Soccer’s goddesses finally blessed the Philippines Women’s National Football Team with its incredible first-ever World Cup win Tuesday by defeating New Zealand.

Astonishingly, too, the Filipinas were the first debutants to win at the World Cup. In this expanded 2023 World Cup games, eight countries made their maiden appearance: the Philippines, Ireland, Zambia, Haiti, Vietnam, Portugal, Panama, and Morocco.

But then “soccer continues to be the art of the unforeseeable.”

When you least expect it, the impossible occurs. It was when the Filipinas, minnows in a field of 32 teams ruled by European and North American sharks, unexpectedly pulled off an amazing win under a winter-jacket New Zealand night and before a scornful hometown crowd deriding them as “usurpers of prohibited glory.”

But as the Filipinas held off challenge after challenge, enlightening us during the match that they’d discovered the silence beyond the din of catcalls and jeers, finally claiming victory for the one real desire they had for being on the World Cup stage.

And so it has come to pass.
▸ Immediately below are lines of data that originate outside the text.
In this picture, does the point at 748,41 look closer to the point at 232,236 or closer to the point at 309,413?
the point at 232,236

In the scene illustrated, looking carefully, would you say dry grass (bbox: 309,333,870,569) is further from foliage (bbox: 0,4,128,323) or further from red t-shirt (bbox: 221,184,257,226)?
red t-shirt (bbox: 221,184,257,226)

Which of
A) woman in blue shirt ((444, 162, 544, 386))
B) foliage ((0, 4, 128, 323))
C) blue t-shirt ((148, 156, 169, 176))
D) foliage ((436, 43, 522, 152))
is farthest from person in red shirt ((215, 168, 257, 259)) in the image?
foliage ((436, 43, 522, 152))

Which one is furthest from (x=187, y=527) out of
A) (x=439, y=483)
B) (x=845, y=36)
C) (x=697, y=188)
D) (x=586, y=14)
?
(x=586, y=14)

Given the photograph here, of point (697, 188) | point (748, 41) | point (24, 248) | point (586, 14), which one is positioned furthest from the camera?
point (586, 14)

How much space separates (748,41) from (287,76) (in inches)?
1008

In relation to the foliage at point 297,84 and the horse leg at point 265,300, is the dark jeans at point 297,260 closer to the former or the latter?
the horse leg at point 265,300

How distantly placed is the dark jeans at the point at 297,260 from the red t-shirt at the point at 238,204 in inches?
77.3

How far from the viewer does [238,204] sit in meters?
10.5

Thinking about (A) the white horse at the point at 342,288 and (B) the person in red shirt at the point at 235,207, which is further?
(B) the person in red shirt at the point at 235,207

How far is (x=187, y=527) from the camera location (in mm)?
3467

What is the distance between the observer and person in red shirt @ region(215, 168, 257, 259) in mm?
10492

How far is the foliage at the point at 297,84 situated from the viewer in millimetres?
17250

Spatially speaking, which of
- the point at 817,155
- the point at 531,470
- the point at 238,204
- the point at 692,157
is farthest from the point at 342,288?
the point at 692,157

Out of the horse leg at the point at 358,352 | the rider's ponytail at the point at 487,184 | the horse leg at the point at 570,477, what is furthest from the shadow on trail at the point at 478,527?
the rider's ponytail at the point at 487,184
The women’s national football team convincingly inspired a nation in a sport where “Lilliputians can change speed and accelerate brusquely without falling because they aren’t built like skyscrapers.”

The Filipinas will undoubtedly leave a legacy that should propel forward women’s soccer in this basketball-crazed country.
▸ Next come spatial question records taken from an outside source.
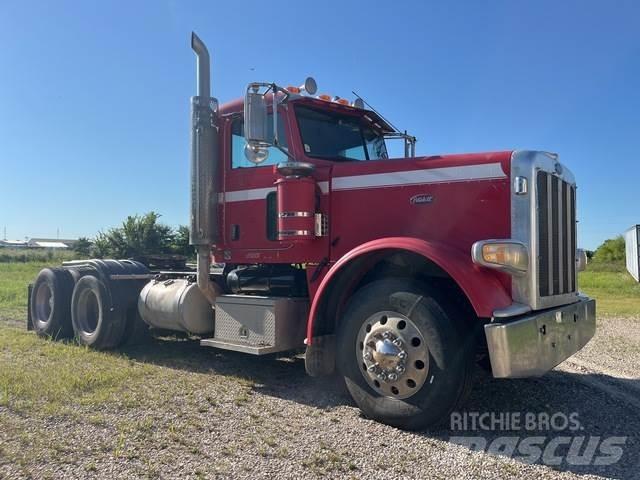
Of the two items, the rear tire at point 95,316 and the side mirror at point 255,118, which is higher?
the side mirror at point 255,118

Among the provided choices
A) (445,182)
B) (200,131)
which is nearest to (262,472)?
(445,182)

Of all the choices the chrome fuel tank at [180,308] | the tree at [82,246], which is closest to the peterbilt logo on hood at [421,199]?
the chrome fuel tank at [180,308]

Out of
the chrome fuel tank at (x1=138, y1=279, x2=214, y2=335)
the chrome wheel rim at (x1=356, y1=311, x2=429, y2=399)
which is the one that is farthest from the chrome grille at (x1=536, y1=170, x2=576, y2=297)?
the chrome fuel tank at (x1=138, y1=279, x2=214, y2=335)

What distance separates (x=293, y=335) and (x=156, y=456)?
2.19m

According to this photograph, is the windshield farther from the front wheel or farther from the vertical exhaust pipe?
the front wheel

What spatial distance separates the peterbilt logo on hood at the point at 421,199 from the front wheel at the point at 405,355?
2.56 ft

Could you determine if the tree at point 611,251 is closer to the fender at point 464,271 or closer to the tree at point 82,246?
the tree at point 82,246

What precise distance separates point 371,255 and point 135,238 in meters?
9.43

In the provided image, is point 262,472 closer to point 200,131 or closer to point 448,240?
point 448,240

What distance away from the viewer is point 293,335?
231 inches

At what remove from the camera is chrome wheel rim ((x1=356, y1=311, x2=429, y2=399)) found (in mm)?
4516

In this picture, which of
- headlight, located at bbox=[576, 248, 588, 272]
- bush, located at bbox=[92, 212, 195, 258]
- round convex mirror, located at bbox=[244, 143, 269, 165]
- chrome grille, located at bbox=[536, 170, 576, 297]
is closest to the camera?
chrome grille, located at bbox=[536, 170, 576, 297]

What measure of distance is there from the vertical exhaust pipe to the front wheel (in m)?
2.48

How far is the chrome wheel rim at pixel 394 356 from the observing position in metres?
4.52
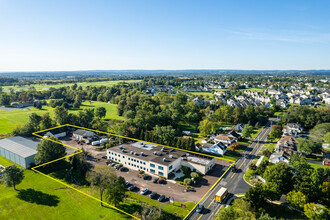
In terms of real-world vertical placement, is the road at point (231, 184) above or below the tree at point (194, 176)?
below

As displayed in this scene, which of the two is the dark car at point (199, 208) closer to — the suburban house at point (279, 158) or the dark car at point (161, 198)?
the dark car at point (161, 198)

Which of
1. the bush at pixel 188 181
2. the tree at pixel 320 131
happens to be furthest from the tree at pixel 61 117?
the tree at pixel 320 131

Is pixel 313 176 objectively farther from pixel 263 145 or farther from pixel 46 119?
pixel 46 119

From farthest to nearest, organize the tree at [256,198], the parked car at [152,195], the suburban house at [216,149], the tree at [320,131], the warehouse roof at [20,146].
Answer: the tree at [320,131], the suburban house at [216,149], the warehouse roof at [20,146], the parked car at [152,195], the tree at [256,198]

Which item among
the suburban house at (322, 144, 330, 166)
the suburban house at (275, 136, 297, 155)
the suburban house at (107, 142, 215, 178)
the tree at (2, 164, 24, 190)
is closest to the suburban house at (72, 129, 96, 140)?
the suburban house at (107, 142, 215, 178)

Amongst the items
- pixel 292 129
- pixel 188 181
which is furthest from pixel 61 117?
pixel 292 129

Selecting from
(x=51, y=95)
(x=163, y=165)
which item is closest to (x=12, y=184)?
(x=163, y=165)

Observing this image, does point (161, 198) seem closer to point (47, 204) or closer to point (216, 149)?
point (47, 204)
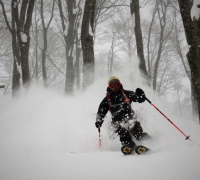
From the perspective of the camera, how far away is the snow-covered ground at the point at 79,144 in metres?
2.71

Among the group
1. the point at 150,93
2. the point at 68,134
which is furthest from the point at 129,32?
the point at 68,134

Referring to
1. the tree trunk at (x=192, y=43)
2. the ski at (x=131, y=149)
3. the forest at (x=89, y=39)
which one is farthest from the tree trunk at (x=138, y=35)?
the ski at (x=131, y=149)

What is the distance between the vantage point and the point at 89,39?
6.69 meters

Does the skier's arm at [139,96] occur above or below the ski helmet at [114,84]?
below

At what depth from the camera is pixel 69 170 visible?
115 inches

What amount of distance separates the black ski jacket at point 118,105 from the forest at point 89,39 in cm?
197

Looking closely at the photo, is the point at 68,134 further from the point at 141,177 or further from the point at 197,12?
the point at 197,12

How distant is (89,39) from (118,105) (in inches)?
119

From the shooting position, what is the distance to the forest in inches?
262

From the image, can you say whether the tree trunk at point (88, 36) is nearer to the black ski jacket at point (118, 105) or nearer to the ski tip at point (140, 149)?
the black ski jacket at point (118, 105)

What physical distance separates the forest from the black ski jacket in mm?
1971

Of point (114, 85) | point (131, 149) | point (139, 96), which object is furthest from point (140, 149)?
point (114, 85)

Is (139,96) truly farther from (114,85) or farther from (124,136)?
(124,136)

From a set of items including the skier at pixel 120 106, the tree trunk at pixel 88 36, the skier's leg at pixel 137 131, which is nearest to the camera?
the skier's leg at pixel 137 131
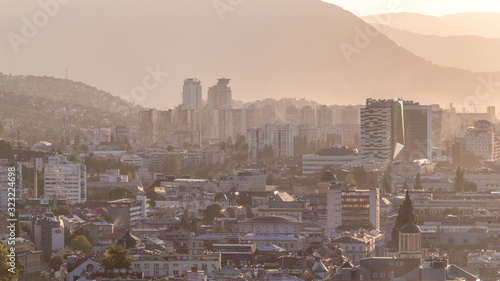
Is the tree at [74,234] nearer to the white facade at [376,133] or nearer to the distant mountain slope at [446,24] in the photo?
the white facade at [376,133]

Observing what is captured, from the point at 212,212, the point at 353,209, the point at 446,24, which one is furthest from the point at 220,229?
the point at 446,24

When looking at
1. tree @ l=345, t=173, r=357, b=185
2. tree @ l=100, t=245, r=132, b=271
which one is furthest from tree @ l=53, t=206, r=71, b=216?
tree @ l=100, t=245, r=132, b=271

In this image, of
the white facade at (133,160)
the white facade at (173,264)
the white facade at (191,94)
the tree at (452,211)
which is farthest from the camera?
the white facade at (191,94)

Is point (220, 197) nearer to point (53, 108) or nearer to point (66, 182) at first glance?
point (66, 182)

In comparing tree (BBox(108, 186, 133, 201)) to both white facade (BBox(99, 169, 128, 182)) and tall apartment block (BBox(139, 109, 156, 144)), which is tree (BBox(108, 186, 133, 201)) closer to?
white facade (BBox(99, 169, 128, 182))

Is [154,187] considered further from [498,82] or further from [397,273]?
[498,82]

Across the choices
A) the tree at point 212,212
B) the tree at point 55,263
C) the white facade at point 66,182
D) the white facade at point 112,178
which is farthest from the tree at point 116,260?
the white facade at point 112,178
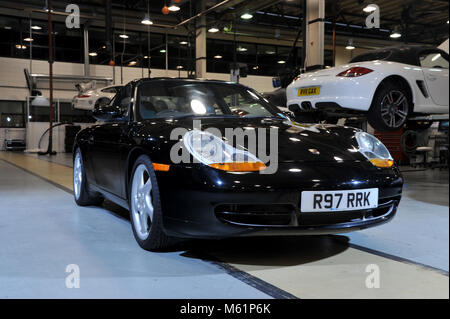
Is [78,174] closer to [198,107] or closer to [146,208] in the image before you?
[198,107]

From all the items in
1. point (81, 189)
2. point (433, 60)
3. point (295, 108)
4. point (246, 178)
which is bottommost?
point (81, 189)

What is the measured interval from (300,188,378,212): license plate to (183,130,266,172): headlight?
10.4 inches

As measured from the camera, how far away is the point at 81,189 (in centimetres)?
402

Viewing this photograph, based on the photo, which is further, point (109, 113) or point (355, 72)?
point (355, 72)

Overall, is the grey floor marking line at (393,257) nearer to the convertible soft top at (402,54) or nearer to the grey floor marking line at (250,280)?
the grey floor marking line at (250,280)

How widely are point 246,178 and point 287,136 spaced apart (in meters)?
0.51

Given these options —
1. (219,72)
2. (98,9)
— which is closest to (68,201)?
(98,9)

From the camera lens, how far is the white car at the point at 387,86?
516 cm

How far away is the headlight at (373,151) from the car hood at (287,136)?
0.04m

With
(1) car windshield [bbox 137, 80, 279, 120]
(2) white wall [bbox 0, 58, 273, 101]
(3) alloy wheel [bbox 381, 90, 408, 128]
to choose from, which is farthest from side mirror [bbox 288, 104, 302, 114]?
(2) white wall [bbox 0, 58, 273, 101]

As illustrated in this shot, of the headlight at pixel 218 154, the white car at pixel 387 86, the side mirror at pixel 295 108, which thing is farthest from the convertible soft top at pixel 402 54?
the headlight at pixel 218 154

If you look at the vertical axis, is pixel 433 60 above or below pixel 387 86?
above

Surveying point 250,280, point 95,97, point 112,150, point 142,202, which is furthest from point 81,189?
point 95,97
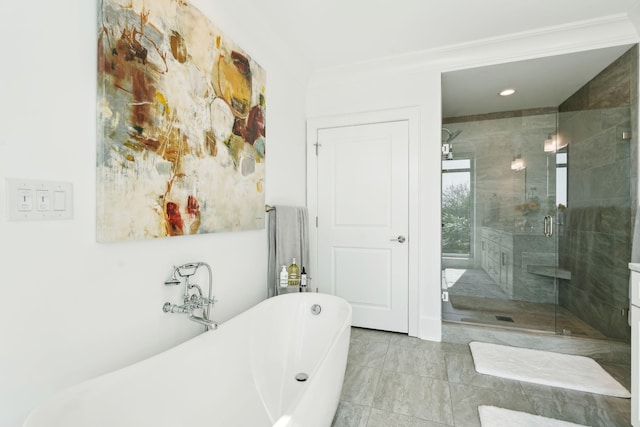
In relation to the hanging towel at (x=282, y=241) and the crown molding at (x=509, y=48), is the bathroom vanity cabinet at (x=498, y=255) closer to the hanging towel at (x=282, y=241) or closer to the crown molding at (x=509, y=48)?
the crown molding at (x=509, y=48)

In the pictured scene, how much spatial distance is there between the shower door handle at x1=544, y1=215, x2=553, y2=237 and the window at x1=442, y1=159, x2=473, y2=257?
29.4 inches

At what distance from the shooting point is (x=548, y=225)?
331cm

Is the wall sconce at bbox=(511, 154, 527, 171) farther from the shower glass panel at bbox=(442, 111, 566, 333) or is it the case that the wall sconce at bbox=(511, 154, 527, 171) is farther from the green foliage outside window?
the green foliage outside window

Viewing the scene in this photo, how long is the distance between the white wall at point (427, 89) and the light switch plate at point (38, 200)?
2.36 m

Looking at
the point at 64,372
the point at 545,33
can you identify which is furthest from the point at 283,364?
the point at 545,33

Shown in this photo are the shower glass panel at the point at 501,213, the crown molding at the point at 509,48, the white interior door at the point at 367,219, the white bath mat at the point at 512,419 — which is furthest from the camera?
the shower glass panel at the point at 501,213

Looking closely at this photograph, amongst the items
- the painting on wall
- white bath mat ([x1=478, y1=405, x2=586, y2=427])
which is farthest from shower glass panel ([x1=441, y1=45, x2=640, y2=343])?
the painting on wall

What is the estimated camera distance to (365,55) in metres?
2.65

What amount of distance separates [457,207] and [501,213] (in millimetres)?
512

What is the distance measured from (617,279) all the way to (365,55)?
276 cm

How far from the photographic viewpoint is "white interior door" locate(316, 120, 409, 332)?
9.07 feet

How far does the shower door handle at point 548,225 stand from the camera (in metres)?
3.29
“I think it’s really just gonna help with the growth of football in the Philippines, and not just in the Philippines but globally, too, because Filipinos are everywhere,” Bolden said, days before her celebrated goal.

The Filipinas face off with world No. 12 Norway this afternoon where anything is possible. But whatever today’s result, Australian coach Alen Stajcic’s charges have won the difficult battle to boost Filipino soccer.
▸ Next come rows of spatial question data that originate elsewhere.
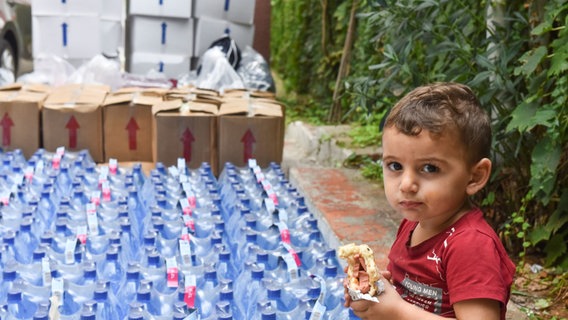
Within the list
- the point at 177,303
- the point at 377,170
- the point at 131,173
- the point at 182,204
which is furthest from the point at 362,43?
the point at 177,303

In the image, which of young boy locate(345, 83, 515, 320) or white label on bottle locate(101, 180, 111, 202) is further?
white label on bottle locate(101, 180, 111, 202)

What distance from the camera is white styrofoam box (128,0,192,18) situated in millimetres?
6391

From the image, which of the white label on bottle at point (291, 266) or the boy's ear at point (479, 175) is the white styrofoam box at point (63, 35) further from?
the boy's ear at point (479, 175)

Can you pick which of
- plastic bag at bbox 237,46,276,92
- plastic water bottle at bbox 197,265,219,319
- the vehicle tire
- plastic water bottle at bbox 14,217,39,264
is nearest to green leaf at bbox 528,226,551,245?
plastic water bottle at bbox 197,265,219,319

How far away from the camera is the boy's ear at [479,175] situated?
1338 millimetres

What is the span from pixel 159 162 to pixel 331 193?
3.27 feet

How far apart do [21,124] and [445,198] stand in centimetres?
359

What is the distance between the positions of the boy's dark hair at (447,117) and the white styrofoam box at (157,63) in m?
5.30

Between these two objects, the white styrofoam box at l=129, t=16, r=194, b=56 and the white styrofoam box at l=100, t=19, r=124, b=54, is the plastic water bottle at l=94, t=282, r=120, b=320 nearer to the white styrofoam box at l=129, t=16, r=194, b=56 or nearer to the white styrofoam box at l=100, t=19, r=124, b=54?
the white styrofoam box at l=129, t=16, r=194, b=56

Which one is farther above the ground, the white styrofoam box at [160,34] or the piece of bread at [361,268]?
the piece of bread at [361,268]

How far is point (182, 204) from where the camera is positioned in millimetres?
3117

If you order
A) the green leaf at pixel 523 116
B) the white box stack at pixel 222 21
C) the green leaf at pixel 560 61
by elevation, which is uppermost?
the green leaf at pixel 560 61

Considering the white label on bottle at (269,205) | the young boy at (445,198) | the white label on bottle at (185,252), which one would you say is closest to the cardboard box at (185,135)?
the white label on bottle at (269,205)

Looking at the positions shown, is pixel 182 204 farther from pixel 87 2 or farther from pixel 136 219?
pixel 87 2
Admittedly, skeptics of the racialist type have difficulty with noted historian Eric Hobsbawn’s soccer insight of “the imagined community of millions seems more real as a team of eleven named people.”

Particularly so since most of the 23 players of the Filipinas squad sport names culled from the vast Filipino diaspora of recent decades.

There is no denying the consequential Filipino diaspora. The Filipinas team is the explicit image of millions of Filipinos out there, found just about anywhere in the world.

Nonetheless, Filipino cosmopolitanism doesn’t much bother the team members.

“When we’re together, it’s not about where we grew up or where we live. Everyone knows that we share the same blood and we’re family,” says team captain Tahnai Annis, a Filipino-American.

She adds: “It doesn’t matter if you grew up in Manila or your family is in the States …  (the) common goal is that we are playing for the country and for all the football players in the Philippines.”

Such a pronounced diversity of origins didn’t hinder the team from congealing into a formidable organic unity. In the last 20 months, the team played a whopping 39 games, bettering their Federation Internationale de Football Association world ranking, from 68th to 46th.

And now, in the echoes of Tuesday night’s euphoric herstory arc, the Filipinas team, as well as all of us Filipinos, can now dare dream of “crashing the party” in the forthcoming tougher Round of 16. That calls for hearty cheers. Brava! Brava!